Le nom du projet, “La Maestra Cartonera” n’est pas anodin en Colombie, à l’époque où de nombreux professeurs sont assassinés par les paramilitaires (d’après les sources officielles, en 2019, on recense 250 assassinats sur le territoire colombien). En effet, ces groupes armés de droite menacent des “leaders sociaux”, c’est à dire défenseurs.euses des droits humains, activistes, travailleurs sociaux, professeurs.es qui oeuvre pour plus d’égalité sociale… Ce projet éditorial affirme dès son nom le rôle progressiste de l’éducation, qui se doit d’être inclusive et valorisant les savoirs de toute la population, y compris les classes les moins aisées.
Pour mieux comprendre la ligne éditoriale de La Maestra Cartonera, nous pouvons présenter certains ouvrages significatifs.
“Los sin techos” (les sans toits) est une compilation de nouvelles dont les auteurs.ice sont les enfants eux mêmes, qui décrivent et résolvent les mystères du centre ville de la capitale.
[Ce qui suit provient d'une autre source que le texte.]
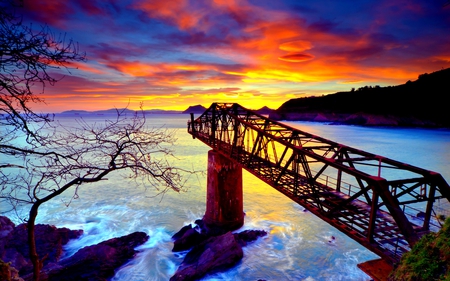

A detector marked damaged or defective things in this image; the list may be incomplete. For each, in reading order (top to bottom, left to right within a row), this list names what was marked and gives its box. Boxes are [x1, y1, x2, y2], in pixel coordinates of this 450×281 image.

rusty bridge girder [187, 103, 450, 262]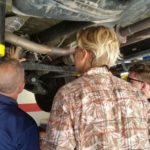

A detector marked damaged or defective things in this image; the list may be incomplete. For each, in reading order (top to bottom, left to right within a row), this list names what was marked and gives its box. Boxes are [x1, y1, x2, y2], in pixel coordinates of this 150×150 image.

rusty metal pipe [120, 17, 150, 36]
rusty metal pipe [4, 32, 74, 56]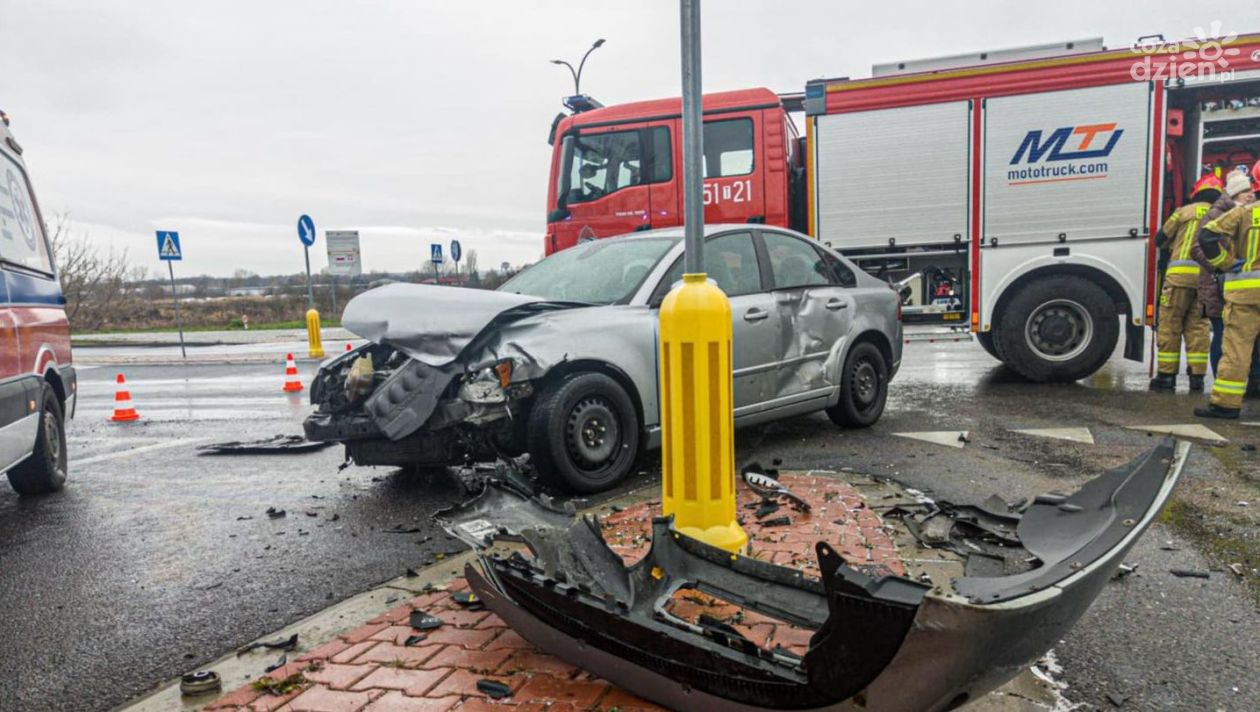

Pour cela, de nombreuses sorties ont été organisées afin qu’ils.elles puissent parcourir le territoire et nourrir leur inspiration. Il s’agit de promouvoir l’invention à partir du quotidien, valoriser et donner une forme aboutie au monde imaginaire des enfants afin d’explorer les manières dont celui ci s’imbrique avec la réalité. D’autre part, dans les villes la logique de quartiers distincts est très prégnante et significative des inégalités sociales. Inciter les jeunes à s’approprier de leur ville est un thème politique.
“Corazon roto” (coeur brisé) est l’autobiographie de Mélodie Rodriguez, 13 ans. Afin d’éditer son histoire, la classe devient un en véritables atelier cartonero. L’organisation et le travail d’équipe, la répartition des tâches font également partie des enseignements de la Maestra Cartonera. Une après midi de lecture autour de l’oeuvre lancement en présence des parents de l’autrice.
Le livre « Preguntario » de Jairo Aníbal Niño, écrivain colombien de littérature infantile, a été édité en caractère braille. “Fermez les yeux, ceci sont les lettres de l’obscurité”. Outre la consolidation de leurs techniques éditoriales, cette édition permet d’aborder les thèmes de l’altérité et du handicap.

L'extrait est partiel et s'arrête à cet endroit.